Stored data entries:
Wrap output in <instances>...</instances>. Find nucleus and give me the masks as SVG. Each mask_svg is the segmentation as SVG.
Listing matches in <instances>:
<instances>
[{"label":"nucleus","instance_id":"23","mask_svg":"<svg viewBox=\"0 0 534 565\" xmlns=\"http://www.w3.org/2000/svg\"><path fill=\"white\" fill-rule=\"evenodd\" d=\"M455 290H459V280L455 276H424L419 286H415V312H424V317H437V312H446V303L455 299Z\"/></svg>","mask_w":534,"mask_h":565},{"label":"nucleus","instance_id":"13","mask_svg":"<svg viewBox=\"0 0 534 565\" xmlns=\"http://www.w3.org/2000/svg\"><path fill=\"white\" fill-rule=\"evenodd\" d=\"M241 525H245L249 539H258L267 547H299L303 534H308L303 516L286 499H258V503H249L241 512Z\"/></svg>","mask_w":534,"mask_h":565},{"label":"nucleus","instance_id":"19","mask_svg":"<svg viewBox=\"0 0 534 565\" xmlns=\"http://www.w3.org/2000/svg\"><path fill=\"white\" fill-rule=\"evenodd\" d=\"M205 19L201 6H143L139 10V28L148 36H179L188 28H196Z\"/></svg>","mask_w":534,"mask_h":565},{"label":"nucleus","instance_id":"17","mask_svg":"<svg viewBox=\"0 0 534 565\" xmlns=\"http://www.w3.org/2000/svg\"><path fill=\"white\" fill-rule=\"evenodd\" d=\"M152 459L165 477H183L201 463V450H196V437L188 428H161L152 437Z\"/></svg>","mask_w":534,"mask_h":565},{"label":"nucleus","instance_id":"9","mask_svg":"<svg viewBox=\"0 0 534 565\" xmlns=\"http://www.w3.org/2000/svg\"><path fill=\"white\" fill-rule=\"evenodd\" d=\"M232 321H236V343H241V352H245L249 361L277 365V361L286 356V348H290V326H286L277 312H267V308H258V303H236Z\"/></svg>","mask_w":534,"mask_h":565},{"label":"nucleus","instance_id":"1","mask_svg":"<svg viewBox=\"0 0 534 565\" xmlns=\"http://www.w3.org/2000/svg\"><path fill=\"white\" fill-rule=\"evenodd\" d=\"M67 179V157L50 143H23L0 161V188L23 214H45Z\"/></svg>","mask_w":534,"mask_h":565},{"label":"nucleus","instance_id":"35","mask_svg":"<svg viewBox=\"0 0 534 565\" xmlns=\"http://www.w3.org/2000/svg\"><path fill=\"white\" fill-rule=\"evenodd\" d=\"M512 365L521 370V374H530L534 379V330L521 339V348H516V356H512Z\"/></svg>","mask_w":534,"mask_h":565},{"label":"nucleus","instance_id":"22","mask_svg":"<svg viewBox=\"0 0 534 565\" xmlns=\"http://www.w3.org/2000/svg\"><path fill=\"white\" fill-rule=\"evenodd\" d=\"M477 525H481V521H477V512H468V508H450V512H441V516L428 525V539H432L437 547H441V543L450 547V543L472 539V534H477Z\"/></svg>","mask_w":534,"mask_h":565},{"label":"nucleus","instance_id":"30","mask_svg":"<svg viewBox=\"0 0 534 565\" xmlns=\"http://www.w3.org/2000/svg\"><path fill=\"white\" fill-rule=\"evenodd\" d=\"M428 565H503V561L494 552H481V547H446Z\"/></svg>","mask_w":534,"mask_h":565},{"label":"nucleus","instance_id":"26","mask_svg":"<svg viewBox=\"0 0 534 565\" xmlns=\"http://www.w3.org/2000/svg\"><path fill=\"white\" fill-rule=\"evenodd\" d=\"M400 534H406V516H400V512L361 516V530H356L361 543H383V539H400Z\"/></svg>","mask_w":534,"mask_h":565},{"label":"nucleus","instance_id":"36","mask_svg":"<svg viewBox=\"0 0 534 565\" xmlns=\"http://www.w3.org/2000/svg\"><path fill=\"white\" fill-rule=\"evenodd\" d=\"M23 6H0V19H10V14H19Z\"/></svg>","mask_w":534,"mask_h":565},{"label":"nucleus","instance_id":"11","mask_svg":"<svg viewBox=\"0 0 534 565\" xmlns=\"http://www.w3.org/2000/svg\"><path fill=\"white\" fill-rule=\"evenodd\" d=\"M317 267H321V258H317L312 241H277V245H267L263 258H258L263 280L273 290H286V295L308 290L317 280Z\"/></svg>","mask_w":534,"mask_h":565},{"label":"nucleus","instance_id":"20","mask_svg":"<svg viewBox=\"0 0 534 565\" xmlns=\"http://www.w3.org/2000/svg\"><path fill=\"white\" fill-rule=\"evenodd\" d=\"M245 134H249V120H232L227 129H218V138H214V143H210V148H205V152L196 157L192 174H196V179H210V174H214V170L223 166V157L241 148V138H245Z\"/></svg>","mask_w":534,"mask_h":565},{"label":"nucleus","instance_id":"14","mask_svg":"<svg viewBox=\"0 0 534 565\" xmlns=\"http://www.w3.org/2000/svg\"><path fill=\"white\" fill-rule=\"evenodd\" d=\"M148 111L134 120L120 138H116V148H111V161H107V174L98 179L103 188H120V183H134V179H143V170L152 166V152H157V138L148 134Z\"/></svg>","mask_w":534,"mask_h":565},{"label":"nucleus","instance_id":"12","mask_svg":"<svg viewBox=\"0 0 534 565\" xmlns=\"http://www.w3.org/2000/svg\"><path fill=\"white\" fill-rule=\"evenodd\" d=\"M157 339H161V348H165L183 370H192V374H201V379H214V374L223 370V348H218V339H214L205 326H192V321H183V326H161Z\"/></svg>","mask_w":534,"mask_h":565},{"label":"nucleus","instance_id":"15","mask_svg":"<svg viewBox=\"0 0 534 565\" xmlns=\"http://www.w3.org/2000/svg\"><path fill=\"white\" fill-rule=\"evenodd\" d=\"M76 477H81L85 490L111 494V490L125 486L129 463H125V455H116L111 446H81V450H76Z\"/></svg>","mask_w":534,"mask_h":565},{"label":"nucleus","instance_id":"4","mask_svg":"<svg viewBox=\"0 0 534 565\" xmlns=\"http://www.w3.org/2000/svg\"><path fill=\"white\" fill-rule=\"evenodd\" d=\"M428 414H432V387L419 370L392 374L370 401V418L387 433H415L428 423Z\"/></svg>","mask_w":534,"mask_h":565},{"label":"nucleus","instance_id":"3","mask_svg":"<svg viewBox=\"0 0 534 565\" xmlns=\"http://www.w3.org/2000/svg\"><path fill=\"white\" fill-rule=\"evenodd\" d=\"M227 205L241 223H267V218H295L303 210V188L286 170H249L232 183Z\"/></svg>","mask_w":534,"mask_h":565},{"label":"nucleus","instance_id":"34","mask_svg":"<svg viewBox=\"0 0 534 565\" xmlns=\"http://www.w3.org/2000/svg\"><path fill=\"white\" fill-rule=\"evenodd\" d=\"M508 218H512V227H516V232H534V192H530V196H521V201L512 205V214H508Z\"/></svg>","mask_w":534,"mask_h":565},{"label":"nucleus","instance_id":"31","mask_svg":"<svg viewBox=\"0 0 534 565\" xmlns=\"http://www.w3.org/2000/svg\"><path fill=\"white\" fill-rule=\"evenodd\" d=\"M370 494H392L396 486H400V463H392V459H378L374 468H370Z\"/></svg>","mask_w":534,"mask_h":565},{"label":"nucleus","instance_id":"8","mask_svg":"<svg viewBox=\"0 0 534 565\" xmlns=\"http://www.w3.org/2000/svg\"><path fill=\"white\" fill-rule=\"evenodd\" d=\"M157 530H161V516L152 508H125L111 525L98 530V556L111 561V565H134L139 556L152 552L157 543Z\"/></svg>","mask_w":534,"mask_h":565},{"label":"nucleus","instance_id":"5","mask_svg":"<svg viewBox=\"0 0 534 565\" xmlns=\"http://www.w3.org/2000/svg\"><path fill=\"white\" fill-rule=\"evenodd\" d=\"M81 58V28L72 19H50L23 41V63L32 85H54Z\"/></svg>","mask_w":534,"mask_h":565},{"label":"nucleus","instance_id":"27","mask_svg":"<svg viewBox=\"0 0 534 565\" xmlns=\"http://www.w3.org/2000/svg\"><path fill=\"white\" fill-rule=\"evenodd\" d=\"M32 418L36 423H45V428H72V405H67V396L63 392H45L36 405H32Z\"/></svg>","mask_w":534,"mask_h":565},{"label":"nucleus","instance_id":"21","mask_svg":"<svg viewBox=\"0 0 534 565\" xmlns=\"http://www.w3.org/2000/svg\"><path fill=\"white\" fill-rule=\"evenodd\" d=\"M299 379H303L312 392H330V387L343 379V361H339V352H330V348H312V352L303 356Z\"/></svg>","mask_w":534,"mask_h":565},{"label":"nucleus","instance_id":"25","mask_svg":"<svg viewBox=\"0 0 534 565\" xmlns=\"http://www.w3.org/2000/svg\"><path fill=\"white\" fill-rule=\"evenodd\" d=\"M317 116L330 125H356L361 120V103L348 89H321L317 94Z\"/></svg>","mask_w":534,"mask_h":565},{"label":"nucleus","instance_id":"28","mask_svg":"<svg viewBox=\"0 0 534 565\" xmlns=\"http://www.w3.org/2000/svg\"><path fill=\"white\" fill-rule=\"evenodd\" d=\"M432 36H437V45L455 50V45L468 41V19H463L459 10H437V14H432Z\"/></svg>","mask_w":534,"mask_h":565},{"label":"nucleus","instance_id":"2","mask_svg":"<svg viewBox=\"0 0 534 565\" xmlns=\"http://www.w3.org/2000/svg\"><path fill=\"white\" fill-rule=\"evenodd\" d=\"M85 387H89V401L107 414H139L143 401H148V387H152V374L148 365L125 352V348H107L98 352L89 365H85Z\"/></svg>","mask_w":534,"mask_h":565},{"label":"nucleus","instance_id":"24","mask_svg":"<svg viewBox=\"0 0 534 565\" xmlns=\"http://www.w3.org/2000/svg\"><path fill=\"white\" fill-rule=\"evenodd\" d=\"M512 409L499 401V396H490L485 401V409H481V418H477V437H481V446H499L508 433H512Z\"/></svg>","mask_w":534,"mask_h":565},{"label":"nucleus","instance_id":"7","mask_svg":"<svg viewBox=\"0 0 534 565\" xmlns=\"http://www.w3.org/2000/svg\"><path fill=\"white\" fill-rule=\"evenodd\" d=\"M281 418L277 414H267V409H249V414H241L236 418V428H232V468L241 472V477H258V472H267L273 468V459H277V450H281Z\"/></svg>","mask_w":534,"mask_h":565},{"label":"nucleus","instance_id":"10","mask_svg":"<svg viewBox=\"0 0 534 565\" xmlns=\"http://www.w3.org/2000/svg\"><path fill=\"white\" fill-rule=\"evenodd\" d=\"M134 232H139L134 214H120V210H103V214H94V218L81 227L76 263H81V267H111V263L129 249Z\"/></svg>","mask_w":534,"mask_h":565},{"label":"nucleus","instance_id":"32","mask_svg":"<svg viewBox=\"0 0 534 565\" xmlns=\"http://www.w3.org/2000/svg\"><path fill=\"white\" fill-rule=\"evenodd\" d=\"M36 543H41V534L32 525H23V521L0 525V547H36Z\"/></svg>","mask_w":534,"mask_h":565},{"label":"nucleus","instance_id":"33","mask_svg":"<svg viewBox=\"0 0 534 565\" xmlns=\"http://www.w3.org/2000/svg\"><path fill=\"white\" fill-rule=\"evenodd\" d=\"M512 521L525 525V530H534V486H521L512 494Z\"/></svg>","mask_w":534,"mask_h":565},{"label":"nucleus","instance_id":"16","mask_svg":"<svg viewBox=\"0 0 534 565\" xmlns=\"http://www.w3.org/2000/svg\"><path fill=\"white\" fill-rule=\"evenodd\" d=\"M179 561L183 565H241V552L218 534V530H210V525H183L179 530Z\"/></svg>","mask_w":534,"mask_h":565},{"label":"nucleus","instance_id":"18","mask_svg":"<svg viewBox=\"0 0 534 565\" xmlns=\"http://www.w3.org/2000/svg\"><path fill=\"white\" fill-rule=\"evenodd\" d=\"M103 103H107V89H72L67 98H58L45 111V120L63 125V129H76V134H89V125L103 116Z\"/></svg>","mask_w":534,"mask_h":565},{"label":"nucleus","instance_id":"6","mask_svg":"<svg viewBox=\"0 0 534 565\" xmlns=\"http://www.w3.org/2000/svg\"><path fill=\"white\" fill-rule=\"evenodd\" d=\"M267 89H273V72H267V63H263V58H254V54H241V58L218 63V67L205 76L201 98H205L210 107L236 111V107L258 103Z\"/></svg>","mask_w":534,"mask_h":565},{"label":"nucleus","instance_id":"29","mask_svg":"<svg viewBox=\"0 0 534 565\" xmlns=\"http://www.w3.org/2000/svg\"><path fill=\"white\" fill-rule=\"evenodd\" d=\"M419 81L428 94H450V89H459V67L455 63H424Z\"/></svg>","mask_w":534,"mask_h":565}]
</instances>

Description of the task: Pick out each line of the records that contains the string "instances" and copy it.

Exercise result:
Wrap output in <instances>...</instances>. Find nucleus and give me the masks as SVG. Each mask_svg is the segmentation as SVG.
Listing matches in <instances>:
<instances>
</instances>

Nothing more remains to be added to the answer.